EXERCISE | Retype the records below word for word, from the line containing "In the photograph, which of" through the end of the records, with both ends included. Leave the pictures out of your answer.

(Excerpts of spatial question data)
┄┄┄┄┄┄┄┄┄┄
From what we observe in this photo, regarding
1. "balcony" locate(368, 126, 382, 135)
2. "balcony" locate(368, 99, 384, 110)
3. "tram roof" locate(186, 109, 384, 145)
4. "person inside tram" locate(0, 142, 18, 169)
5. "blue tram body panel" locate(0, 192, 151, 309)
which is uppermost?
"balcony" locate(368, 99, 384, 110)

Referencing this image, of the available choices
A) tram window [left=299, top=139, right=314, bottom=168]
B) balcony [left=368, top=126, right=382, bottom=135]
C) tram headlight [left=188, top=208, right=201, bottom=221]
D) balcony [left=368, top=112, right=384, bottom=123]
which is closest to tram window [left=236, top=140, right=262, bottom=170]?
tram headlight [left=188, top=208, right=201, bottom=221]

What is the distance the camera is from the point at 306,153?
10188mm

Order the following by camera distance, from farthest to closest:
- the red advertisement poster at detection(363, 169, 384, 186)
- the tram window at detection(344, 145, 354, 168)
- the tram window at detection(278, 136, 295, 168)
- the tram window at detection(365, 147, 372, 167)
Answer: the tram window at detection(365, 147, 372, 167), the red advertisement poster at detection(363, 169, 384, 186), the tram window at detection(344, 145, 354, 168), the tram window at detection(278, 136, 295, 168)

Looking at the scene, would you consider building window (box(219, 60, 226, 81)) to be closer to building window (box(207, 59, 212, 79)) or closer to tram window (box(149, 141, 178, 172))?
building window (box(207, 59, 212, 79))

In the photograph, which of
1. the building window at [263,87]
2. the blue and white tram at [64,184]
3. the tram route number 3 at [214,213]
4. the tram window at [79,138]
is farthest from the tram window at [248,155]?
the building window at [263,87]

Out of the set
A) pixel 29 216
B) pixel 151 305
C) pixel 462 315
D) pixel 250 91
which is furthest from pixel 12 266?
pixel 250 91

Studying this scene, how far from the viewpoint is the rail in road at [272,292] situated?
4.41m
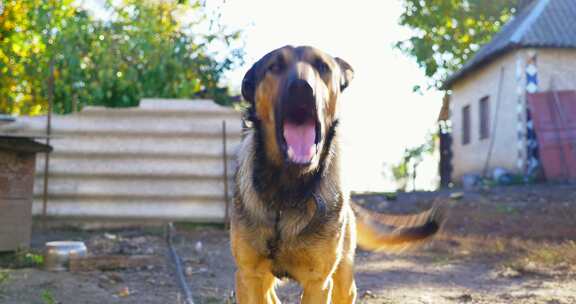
┄┄┄┄┄┄┄┄┄┄
RESULT OF THIS EXERCISE |
In the photograph, which of
1. the building window at [263,87]
2. the blue and white tram at [64,184]
3. the tram route number 3 at [214,213]
4. the tram window at [79,138]
is farthest from the tram window at [248,155]?
the building window at [263,87]

Out of the set
A) pixel 29 216
B) pixel 151 305
C) pixel 462 315
D) pixel 250 91
which is furthest from pixel 12 266?
pixel 250 91

Studying this scene, how far from the viewpoint is the rail in road at [272,292] situated?
4.41m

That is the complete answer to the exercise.